### DO THIS:
Please replace every "flowing water" in the records below with "running stream" and write the records out again with nothing else changed.

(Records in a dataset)
***

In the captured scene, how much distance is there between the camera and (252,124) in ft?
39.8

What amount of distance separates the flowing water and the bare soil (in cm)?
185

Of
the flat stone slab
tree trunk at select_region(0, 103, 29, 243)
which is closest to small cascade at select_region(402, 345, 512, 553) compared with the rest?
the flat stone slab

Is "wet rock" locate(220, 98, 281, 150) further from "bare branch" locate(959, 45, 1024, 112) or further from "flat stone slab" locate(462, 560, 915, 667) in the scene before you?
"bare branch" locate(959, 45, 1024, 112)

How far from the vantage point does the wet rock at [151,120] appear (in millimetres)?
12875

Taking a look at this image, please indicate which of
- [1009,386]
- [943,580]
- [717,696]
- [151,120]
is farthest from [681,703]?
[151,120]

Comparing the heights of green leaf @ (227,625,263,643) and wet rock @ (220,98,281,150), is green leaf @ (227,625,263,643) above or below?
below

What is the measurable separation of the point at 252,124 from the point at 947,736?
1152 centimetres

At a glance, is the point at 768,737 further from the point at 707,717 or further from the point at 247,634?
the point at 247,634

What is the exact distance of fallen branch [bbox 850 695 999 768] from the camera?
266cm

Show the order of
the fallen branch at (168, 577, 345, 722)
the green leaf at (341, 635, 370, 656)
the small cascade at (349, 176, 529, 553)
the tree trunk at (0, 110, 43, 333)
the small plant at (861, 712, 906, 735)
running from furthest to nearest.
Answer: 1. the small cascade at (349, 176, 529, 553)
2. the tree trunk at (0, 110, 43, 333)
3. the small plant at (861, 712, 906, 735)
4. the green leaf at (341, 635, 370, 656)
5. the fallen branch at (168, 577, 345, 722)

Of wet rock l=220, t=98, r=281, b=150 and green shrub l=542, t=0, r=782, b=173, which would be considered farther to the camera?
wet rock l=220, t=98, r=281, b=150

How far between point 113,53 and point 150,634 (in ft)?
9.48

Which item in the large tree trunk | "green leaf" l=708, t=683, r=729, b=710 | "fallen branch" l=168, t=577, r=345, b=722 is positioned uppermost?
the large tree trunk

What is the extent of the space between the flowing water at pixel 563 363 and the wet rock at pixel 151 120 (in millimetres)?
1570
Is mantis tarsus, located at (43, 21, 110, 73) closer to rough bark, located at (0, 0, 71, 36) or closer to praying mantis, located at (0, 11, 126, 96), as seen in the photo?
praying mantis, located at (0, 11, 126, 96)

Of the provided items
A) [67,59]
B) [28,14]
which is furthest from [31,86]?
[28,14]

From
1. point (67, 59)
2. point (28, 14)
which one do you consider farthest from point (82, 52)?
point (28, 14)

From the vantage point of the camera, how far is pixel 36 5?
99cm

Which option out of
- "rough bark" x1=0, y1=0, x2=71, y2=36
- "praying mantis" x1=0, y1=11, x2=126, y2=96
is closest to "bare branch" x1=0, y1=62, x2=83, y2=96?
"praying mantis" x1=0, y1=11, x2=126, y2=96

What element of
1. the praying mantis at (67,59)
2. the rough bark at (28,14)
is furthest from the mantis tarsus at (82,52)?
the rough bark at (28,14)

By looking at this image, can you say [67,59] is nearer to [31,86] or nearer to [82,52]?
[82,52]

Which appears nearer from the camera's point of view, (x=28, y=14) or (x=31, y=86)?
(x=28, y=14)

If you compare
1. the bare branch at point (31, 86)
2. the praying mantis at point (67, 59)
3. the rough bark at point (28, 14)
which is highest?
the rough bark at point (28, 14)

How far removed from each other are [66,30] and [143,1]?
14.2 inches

***

### WRITTEN RESPONSE:
In the captured scene, how much distance is there between the camera and (252,124) in ft?
39.8

What amount of distance separates the running stream and the bare soil (in cm)?
185

Of
the flat stone slab
tree trunk at select_region(0, 103, 29, 243)
which is closest to small cascade at select_region(402, 345, 512, 553) compared with the rest?
the flat stone slab

Is "wet rock" locate(220, 98, 281, 150) further from "bare branch" locate(959, 45, 1024, 112) or further from "flat stone slab" locate(462, 560, 915, 667) in the scene before you?
"bare branch" locate(959, 45, 1024, 112)

How far from the vantage point does the wet rock at [151,120] appear (in millimetres)?
12875

Taking a look at this image, please indicate which of
- [1009,386]
- [943,580]
- [717,696]
- [151,120]
is farthest from [681,703]?
[151,120]

Comparing the heights of green leaf @ (227,625,263,643) and wet rock @ (220,98,281,150), is green leaf @ (227,625,263,643) above or below?
below

What is the measurable separation of the point at 252,124 from the point at 947,736?
1152 centimetres

At a glance, is the point at 768,737 further from the point at 707,717 or further from the point at 247,634?
the point at 247,634

What is the exact distance of fallen branch [bbox 850 695 999 768] from the camera?
266cm

Show the order of
the fallen branch at (168, 577, 345, 722)
the green leaf at (341, 635, 370, 656)
the small cascade at (349, 176, 529, 553)
the tree trunk at (0, 110, 43, 333)
the small plant at (861, 712, 906, 735)
running from furthest to nearest.
Answer: 1. the small cascade at (349, 176, 529, 553)
2. the tree trunk at (0, 110, 43, 333)
3. the small plant at (861, 712, 906, 735)
4. the green leaf at (341, 635, 370, 656)
5. the fallen branch at (168, 577, 345, 722)

Of wet rock l=220, t=98, r=281, b=150 and green shrub l=542, t=0, r=782, b=173, which would be considered farther to the camera?
wet rock l=220, t=98, r=281, b=150

How far between point 113,53 and point 150,634 (in ft)?
9.48

Which item in the large tree trunk | "green leaf" l=708, t=683, r=729, b=710 | "fallen branch" l=168, t=577, r=345, b=722 is positioned uppermost?
the large tree trunk

What is the extent of the space between the running stream at pixel 563 363 and the wet rock at pixel 151 120 (in millimetres)?
1570
Is mantis tarsus, located at (43, 21, 110, 73) closer to rough bark, located at (0, 0, 71, 36) or closer to praying mantis, located at (0, 11, 126, 96), as seen in the photo?
praying mantis, located at (0, 11, 126, 96)

Of the provided items
A) [67,59]
B) [28,14]
which is furthest from [31,86]?
[28,14]

From
1. point (67, 59)
2. point (28, 14)
which one do you consider farthest from point (82, 52)?
point (28, 14)

From the vantage point of the camera, how far is pixel 36 5?
99cm

Which option out of
- "rough bark" x1=0, y1=0, x2=71, y2=36
- "praying mantis" x1=0, y1=11, x2=126, y2=96
is closest to "bare branch" x1=0, y1=62, x2=83, y2=96?
"praying mantis" x1=0, y1=11, x2=126, y2=96

What element of
1. the praying mantis at (67,59)
2. the rough bark at (28,14)
is furthest from the mantis tarsus at (82,52)?
the rough bark at (28,14)

By looking at this image, can you say [67,59] is nearer to [31,86] or nearer to [82,52]?
[82,52]

Which appears nearer from the camera's point of view, (x=28, y=14) or (x=31, y=86)?
(x=28, y=14)

If you compare
1. the bare branch at point (31, 86)
2. the praying mantis at point (67, 59)
3. the rough bark at point (28, 14)
which is highest?
the rough bark at point (28, 14)

How far removed from each other are [66,30] and [143,1]?
14.2 inches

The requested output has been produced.